**Your task:**
Only the lines from the start of the entries through the line with "How to export pistachios from Iran" are wanted; please output them exactly.

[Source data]
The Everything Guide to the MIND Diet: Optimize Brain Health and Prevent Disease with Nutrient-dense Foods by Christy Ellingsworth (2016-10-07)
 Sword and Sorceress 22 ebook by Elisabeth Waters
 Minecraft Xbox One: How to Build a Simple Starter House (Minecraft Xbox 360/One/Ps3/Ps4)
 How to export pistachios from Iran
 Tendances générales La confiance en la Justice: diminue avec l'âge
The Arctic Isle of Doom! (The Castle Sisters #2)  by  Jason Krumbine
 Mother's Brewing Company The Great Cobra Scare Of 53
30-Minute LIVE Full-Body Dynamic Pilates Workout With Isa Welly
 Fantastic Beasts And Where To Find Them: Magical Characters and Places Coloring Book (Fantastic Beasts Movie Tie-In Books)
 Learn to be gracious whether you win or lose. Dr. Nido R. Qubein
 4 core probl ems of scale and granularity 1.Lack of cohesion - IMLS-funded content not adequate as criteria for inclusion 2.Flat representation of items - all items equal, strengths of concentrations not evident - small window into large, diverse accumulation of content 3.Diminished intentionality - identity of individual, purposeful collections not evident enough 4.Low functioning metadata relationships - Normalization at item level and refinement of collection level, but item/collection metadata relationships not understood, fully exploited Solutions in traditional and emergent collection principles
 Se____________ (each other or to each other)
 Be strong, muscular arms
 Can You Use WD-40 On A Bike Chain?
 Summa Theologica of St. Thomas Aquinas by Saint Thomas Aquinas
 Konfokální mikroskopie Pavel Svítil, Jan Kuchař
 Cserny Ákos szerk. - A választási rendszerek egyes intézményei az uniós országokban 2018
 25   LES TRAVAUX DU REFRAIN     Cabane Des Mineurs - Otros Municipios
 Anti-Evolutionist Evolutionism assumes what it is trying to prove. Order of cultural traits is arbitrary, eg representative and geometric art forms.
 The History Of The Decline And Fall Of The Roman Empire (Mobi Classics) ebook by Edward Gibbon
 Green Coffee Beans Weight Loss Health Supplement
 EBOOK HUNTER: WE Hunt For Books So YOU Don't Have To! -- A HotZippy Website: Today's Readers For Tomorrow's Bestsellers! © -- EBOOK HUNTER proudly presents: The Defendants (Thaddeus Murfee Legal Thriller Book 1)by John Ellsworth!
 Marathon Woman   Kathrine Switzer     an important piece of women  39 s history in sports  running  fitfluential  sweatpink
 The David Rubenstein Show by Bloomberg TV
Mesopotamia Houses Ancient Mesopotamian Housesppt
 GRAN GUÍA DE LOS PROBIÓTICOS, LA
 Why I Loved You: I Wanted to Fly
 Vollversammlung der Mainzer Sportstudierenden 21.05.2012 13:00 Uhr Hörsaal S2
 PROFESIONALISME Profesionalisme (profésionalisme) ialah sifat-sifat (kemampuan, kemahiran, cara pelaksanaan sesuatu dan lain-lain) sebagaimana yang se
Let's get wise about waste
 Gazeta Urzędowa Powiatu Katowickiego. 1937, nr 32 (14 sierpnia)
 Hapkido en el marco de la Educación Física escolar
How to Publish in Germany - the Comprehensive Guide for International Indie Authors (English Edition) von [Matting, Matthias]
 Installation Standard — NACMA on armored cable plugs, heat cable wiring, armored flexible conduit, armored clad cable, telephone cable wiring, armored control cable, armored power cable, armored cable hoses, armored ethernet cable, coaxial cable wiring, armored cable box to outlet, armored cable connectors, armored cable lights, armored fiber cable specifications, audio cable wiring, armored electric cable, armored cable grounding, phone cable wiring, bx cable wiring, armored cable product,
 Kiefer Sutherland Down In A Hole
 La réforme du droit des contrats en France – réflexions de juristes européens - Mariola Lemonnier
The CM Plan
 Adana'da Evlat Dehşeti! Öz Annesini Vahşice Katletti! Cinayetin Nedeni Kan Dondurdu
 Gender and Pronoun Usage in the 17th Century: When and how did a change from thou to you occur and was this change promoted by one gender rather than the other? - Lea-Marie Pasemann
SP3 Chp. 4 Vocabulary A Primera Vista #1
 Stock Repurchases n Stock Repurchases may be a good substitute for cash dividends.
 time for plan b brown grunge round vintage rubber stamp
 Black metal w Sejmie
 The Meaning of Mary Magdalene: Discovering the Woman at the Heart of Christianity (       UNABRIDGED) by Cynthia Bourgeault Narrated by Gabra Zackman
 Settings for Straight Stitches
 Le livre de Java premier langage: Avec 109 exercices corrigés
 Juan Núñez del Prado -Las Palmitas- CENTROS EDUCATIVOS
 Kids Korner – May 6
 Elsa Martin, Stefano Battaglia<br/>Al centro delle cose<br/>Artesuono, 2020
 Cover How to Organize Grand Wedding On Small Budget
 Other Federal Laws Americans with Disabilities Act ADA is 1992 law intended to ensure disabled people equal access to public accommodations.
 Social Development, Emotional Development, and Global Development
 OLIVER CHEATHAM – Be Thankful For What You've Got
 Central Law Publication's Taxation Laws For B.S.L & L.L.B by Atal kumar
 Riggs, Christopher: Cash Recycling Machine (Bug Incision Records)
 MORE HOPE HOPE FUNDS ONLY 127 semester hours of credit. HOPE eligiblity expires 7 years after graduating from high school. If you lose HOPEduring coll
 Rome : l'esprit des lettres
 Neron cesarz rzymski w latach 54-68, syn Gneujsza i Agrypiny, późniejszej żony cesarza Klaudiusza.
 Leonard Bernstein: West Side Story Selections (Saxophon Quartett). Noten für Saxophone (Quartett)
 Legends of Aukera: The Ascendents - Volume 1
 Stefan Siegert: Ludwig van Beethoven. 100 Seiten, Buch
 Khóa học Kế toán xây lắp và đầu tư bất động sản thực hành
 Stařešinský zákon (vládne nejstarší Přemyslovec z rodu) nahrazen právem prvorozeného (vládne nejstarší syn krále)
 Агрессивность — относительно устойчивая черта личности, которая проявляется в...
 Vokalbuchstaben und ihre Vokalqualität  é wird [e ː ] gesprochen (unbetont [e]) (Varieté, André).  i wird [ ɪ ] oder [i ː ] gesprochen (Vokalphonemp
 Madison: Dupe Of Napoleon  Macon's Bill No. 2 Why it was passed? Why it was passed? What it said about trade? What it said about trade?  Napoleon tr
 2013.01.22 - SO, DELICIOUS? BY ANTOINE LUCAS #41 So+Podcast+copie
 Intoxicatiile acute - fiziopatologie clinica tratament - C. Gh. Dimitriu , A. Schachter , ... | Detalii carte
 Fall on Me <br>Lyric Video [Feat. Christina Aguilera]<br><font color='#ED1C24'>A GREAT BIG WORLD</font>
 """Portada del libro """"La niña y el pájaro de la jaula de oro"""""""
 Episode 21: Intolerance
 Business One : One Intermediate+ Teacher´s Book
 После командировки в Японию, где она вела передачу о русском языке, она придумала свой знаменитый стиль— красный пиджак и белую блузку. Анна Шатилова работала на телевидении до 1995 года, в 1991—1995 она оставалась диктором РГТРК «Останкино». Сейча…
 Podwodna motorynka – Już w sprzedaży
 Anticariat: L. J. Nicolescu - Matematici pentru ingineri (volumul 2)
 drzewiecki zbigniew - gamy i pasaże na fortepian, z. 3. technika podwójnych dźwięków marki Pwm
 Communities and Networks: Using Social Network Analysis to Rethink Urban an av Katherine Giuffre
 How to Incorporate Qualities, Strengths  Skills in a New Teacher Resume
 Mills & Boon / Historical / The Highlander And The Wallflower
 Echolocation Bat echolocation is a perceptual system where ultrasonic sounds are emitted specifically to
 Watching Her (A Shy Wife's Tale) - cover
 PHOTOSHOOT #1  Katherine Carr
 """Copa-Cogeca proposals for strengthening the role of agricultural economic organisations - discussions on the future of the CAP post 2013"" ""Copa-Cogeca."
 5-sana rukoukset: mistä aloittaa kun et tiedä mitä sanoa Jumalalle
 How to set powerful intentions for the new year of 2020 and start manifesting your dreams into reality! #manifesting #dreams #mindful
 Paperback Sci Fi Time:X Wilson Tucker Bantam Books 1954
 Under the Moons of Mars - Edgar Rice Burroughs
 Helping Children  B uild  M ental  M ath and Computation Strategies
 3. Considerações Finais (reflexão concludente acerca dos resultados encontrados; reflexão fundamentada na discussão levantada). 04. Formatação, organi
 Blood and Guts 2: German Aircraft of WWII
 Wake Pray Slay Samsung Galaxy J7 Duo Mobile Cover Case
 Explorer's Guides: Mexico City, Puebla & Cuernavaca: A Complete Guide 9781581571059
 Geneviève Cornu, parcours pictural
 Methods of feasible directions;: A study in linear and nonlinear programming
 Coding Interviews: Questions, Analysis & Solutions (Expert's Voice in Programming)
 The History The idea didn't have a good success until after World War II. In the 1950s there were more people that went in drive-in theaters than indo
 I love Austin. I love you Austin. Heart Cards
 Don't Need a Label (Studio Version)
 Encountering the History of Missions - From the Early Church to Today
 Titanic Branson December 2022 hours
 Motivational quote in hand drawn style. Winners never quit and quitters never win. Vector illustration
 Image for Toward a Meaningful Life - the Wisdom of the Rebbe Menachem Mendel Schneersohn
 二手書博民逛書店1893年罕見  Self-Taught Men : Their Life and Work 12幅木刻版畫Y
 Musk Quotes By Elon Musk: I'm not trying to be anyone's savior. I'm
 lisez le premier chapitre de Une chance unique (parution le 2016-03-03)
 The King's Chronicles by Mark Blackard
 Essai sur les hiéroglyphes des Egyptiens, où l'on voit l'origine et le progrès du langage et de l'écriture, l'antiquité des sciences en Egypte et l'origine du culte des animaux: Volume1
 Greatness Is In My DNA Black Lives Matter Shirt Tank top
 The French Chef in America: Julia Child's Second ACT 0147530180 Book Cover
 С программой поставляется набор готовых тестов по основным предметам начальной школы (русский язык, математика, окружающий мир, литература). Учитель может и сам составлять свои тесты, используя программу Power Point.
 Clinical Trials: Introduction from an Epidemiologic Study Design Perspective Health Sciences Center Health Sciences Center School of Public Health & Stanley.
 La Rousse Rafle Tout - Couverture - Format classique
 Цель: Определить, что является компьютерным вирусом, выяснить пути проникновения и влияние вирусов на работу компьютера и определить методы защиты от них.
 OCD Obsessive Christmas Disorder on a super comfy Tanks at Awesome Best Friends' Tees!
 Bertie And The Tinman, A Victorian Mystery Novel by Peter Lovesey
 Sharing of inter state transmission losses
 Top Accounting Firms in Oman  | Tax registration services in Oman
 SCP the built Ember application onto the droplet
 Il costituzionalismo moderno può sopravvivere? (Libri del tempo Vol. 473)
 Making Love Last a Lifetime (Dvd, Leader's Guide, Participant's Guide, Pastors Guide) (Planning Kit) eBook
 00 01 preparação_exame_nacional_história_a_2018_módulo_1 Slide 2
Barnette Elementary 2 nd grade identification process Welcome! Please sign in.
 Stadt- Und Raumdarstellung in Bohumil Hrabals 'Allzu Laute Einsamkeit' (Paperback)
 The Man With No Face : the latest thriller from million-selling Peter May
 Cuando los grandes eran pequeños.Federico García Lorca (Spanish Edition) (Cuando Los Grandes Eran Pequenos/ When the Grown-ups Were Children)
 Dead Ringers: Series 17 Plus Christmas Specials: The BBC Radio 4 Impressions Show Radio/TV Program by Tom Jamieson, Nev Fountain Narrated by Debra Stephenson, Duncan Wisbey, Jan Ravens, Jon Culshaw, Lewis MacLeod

**Exercise response:**
The Everything Guide to the MIND Diet: Optimize Brain Health and Prevent Disease with Nutrient-dense Foods by Christy Ellingsworth (2016-10-07)
 Sword and Sorceress 22 ebook by Elisabeth Waters
 Minecraft Xbox One: How to Build a Simple Starter House (Minecraft Xbox 360/One/Ps3/Ps4)
 How to export pistachios from Iran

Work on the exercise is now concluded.